SIMON TSEKO NKOLI 1957 - 1998 - Lesbian and gay equality activist - HIV/AIDs activist - Anti-Apartheid activist (front)
H.I.V. POSITIVE ISSUED BY THE TREATMENT ACTION CAMPAIGN AND THE SIMON NKOLI MEMORIAL COMMITTEE (back)
The late South African activist Simon Nkoli was a member of the Gay and Lesbian Ofganisation of Witwatersand (GLOW) as well as the first executive committee of the National Coalition for Gay and Lesbian Equality (NCGLE), and a key figure in the organisation's successful campaign to include sexual orientation in post-apartheid South Africa's constitutional equality clause. As a result, South Africa became the first country in the world to constitutionally cement the rights of LGBT people in 1999.
The Treatment Action Campaign (TAC) was founded in 1998 to campaign for access to AIDS treatment.
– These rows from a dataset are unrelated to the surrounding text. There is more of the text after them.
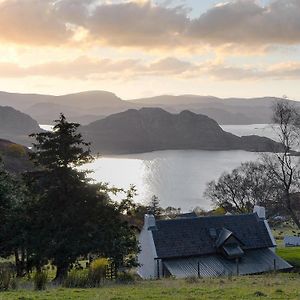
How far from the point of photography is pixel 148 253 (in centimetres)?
3738

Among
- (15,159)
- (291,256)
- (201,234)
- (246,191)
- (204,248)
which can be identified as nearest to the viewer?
(204,248)

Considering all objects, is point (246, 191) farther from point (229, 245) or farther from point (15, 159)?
point (15, 159)

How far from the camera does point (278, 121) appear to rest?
35750 mm

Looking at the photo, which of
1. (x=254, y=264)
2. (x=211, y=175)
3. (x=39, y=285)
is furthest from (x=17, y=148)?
(x=39, y=285)

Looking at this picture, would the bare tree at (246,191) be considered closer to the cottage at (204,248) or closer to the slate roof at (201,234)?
the slate roof at (201,234)

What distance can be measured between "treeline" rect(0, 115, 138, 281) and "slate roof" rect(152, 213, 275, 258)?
33.3ft

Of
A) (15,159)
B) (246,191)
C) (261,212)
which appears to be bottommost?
(261,212)

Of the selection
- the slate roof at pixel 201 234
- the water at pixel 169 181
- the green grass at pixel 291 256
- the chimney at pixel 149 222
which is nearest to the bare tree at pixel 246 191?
the green grass at pixel 291 256

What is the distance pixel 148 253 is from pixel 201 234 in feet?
16.1

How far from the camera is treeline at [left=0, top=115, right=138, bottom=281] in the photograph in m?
25.5

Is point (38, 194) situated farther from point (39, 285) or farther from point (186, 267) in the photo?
point (186, 267)

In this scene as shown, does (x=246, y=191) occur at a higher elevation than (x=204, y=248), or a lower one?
higher

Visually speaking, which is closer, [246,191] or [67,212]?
[67,212]

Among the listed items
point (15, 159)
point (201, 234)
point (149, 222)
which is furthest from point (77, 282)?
point (15, 159)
One of its most significant victories was the 2002 Constitutional Court ruling in which the South African government was ordered to provide anti-retroviral drugs to prevent transmission of HIV from mothers to their babies during birth. In the years following the judgment, the TAC's campaigns were instrumental in securing a universal government-provided AIDS treatment programme, which has since become the world's largest. In 2006, the New York Times called the TAC "the world's most effective AIDS group." In 2007, in large part owing to pressure from the TAC, the National Strategic Plan on HIV, STIs and Tuberculosis 2007-2011 was adopted by Parliament.